What did Blair Underwood tell ole girl? “The bath should help with your soreness”. She was not sore because she ran a 5k. She was sore because he ran her head into the wall. But he won’t say that. They NEVER say it’s abuse, and they rarely even admit they were wrong. Admitting guilt could mean criminal culpability, but it definitely means personal accountability. Admitting they are at fault means admitting their own issues, and that is among the things they fear most.

In a rare case, an abuser will admit he is just trying to make the person’s life miserable. Chris Brown has told us explicitly, implicitly, and everything in between that he is an abuser. Though he once apologized for his behavior, he hasn’t seemed to seek the real help to fix it. We’ve learned a lot about Chris: that he was raped(?) and that he grew up around domestic violence. Admitting his abusive actions would mean unpacking the raw emotions of the abuse he has witnessed and experienced in his life.

4. Y’all blame the victim.

One day y’all are gonna understand this abt Chris Brown, Robin Thicke, and the rest of’em: abuse is not about the victim, and it certainly is not about love.  If somehow an abuser admits to anything at all, they typically find a way to place blame on their partner.  To make matters worse, other people pile it on. I don’t even need to go into the completely asinine arguments about when abuse is warranted or provoked. I mean the victim blaming where y’all don’t blame the victim for JUST the abuse, you blame them for any and everything that comes after it.

It is incredibly sad to learn how many people blamed, threatened, and taunted the ex-girlfriend of the Cleveland Facebook Killer. She has been blamed as the cause for his murderous rampage for everything from being too good to him, breaking his heart, having “bomb p*ssy”, or cheating on him. I don’t know or care to know the details of their relationship or how it ended. What I do know is that their relationship was over, and somehow, she is still to blame. Which leads to the last point.

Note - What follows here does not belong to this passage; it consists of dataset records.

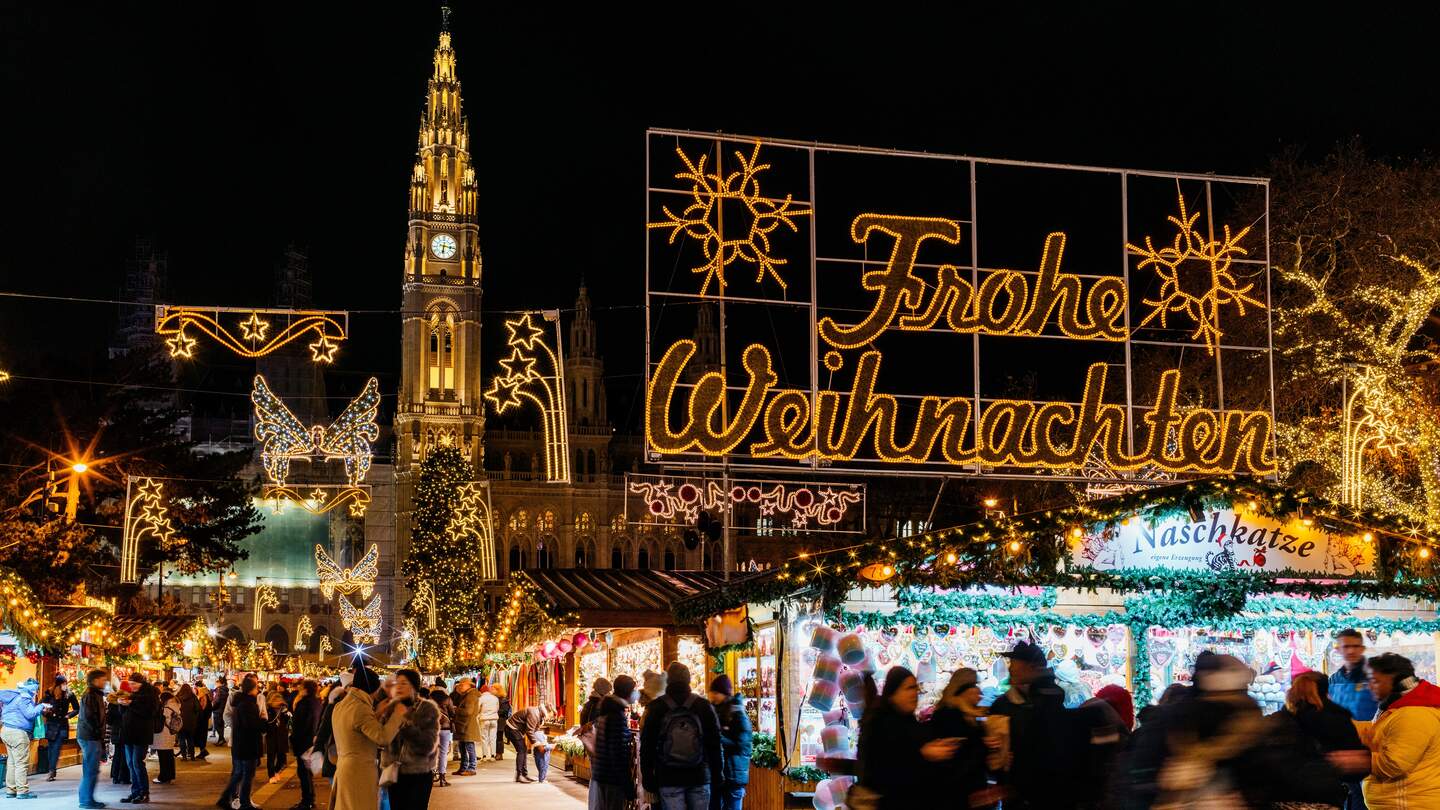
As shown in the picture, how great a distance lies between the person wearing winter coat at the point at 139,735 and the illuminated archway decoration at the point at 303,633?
75.3 metres

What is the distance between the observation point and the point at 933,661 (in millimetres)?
14188

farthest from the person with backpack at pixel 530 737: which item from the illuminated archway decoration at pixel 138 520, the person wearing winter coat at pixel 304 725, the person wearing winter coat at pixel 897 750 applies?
the person wearing winter coat at pixel 897 750

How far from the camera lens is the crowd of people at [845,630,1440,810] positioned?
552cm

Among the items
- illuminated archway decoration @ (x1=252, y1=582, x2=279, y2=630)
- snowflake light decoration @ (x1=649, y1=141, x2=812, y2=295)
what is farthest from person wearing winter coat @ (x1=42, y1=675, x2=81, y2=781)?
illuminated archway decoration @ (x1=252, y1=582, x2=279, y2=630)

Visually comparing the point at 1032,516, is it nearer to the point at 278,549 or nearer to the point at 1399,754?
the point at 1399,754

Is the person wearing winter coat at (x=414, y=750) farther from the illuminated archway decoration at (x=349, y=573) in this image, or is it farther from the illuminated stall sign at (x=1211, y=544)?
the illuminated archway decoration at (x=349, y=573)

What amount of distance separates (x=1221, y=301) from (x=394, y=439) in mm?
82374

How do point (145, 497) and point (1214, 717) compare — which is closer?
point (1214, 717)

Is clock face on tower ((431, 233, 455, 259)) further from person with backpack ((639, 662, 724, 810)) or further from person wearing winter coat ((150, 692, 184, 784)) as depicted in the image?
person with backpack ((639, 662, 724, 810))

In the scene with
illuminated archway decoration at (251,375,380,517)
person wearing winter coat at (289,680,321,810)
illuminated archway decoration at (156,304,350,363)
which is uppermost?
illuminated archway decoration at (156,304,350,363)

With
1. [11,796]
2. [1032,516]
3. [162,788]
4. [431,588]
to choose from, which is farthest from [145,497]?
[431,588]

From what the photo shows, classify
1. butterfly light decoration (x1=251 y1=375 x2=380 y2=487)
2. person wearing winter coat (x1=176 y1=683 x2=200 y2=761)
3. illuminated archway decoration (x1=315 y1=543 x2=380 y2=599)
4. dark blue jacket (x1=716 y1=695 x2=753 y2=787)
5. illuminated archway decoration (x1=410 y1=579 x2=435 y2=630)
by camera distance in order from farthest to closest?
illuminated archway decoration (x1=315 y1=543 x2=380 y2=599), illuminated archway decoration (x1=410 y1=579 x2=435 y2=630), butterfly light decoration (x1=251 y1=375 x2=380 y2=487), person wearing winter coat (x1=176 y1=683 x2=200 y2=761), dark blue jacket (x1=716 y1=695 x2=753 y2=787)

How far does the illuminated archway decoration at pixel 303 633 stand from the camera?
302 ft

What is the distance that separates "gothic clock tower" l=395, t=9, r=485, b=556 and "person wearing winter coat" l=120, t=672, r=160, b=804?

5. Y’all think it’s over when it’s over.

This may be the one time I envy someone’s ignorance and rudeness. Because if you’re unable to understand why someone stays in a harmful situation, it means you probably don’t understand what it’s like to try to think clearly despite mind games and fear tactics from a person who you trust and care about.  Staying in the relationship is sometimes about appeasing the abuser simply out of self preservation. If someone is an abuser when they are IN the relationship with them, do you think they just magically stop and give up when the relationship ends? No. They harass, embarrass, and blackmail. We saw how a teacher in San Bernardino left her abusive husband, only for him to kill her. What is it you would have people to do after they leave? Go into hiding and live in fear until the abuser finds someone else to victimize?

I’m working on a PhD in Educational Leadership. I can talk to you about leadership theory and state finance policy and critical race theory and many things. I can’t talk to you about the science of the brain. But those who can would tell you that abuse is traumatic. After physical scars heal, their mental and emotional counterparts take much more time. You can be triggered at any time.

It’s never over. It haunts you. The sick part is the abuser knows they will always have some tiny piece of control over you: fear. When the years pass, when the fear is no longer overwhelming, it will still be present enough for you to heavily veil your own story in a blog post in order to avoid retaliation from a person who still doesn’t think it was abuse.